Although many coffee purists discourage people from adding anything to black coffee, others enjoy enhancing their cup of Joe with milk or non-dairy creamer.

Why does milk pair so well with coffee? Fats added from milk significantly alter the coffee’s texture, making it denser and giving it a velvet-like smoothness. Milk proteins soften the bitterness of the coffee by binding themselves to tannins and other polyphenolic elements. While they are healthy for your body, tannins contain an astringent flavor that can be quite detractive from the taste of coffee.

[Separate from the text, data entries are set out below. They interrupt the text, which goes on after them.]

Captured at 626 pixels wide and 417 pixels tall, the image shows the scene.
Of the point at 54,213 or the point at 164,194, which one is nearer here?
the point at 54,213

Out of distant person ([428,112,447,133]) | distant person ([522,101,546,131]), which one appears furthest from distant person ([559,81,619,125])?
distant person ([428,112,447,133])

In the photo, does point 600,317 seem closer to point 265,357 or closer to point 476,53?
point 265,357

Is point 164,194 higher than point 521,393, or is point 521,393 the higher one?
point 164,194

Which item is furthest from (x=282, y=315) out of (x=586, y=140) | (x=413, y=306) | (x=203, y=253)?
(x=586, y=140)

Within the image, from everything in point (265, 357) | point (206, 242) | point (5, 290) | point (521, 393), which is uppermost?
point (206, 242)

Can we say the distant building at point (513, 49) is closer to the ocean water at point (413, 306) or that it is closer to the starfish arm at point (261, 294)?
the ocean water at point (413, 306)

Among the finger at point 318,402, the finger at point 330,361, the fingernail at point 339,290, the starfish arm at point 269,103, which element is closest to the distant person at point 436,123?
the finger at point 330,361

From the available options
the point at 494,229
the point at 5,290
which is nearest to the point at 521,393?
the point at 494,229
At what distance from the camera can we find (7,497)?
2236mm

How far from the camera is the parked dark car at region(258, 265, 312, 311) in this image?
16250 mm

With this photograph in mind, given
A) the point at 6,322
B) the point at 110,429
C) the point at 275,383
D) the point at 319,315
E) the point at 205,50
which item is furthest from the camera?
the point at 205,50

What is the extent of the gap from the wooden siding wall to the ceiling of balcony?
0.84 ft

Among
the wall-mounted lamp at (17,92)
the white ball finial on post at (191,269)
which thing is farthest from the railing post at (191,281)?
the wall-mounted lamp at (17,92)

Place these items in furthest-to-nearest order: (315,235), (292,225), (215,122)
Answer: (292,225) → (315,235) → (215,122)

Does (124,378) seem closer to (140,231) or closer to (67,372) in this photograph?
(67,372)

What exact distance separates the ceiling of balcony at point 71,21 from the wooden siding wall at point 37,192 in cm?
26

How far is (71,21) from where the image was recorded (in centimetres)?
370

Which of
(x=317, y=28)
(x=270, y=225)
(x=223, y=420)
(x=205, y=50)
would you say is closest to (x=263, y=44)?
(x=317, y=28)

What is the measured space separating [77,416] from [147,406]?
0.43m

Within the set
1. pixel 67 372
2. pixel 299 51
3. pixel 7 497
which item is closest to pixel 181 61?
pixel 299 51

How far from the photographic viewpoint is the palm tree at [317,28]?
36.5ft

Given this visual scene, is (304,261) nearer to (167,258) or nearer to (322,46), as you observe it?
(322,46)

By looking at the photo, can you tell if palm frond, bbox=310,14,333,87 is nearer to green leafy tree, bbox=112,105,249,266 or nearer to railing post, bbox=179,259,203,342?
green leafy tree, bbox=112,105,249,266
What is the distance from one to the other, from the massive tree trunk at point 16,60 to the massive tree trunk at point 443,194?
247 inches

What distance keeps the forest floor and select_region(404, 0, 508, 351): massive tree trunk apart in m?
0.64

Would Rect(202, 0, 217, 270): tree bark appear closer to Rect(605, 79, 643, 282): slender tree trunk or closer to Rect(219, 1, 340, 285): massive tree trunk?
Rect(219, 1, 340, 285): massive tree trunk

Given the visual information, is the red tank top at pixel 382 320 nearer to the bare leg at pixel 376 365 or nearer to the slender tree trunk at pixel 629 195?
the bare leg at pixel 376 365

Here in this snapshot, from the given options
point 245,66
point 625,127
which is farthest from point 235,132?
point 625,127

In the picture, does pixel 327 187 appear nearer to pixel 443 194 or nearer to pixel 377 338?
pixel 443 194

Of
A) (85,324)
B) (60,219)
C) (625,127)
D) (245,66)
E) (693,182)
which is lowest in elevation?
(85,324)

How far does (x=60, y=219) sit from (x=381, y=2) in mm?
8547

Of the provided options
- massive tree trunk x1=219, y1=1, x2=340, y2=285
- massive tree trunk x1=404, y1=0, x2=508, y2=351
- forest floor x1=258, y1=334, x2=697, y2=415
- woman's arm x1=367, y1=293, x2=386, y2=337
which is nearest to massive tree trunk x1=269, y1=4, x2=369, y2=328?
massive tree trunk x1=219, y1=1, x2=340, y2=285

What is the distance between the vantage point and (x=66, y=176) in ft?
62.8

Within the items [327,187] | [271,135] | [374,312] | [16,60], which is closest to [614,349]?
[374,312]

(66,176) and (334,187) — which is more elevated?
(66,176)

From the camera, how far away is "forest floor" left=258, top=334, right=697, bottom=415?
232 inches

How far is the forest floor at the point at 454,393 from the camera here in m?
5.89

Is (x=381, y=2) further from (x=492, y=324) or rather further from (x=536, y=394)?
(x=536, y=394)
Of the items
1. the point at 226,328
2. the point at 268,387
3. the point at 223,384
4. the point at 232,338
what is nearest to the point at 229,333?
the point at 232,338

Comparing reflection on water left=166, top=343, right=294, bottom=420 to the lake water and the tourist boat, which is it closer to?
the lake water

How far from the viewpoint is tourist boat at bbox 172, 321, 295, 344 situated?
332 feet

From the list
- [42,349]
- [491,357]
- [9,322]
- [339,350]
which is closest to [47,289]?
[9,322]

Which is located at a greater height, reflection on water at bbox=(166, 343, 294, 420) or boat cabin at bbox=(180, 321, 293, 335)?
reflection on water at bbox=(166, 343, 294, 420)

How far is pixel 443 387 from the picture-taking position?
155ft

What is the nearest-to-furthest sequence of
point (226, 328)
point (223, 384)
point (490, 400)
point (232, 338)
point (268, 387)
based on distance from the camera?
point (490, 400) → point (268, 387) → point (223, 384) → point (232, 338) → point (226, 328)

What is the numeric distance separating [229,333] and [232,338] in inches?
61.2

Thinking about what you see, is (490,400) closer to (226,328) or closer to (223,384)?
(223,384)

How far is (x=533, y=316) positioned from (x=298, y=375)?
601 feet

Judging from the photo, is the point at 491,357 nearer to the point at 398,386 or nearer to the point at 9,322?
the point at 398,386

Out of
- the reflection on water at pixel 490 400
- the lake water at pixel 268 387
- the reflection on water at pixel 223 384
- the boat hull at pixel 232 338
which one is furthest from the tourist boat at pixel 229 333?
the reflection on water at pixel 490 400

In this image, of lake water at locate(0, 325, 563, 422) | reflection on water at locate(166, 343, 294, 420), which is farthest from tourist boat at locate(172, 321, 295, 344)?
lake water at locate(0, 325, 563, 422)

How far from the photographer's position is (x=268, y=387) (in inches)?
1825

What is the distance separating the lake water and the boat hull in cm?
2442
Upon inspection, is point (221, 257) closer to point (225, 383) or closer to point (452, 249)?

Coffee’s brightness/acidity is also lessened by milk proteins. Much like the way milk fats bind to tannins, milk proteins react to chlorogenic acids (CGA), which are largely responsible for the vibrancy of the drink. After a CGA reaction, coffee doesn’t taste nearly as acidic. Acidity is an often sought-after coffee characteristic, but not every connoisseur enjoys an overtly bright cup of coffee. Hence, the addition of milk is a suitable way to minimize the acidity of a brew.  Furthermore, flavored creamers are capable of supplementing the coffee’s taste.  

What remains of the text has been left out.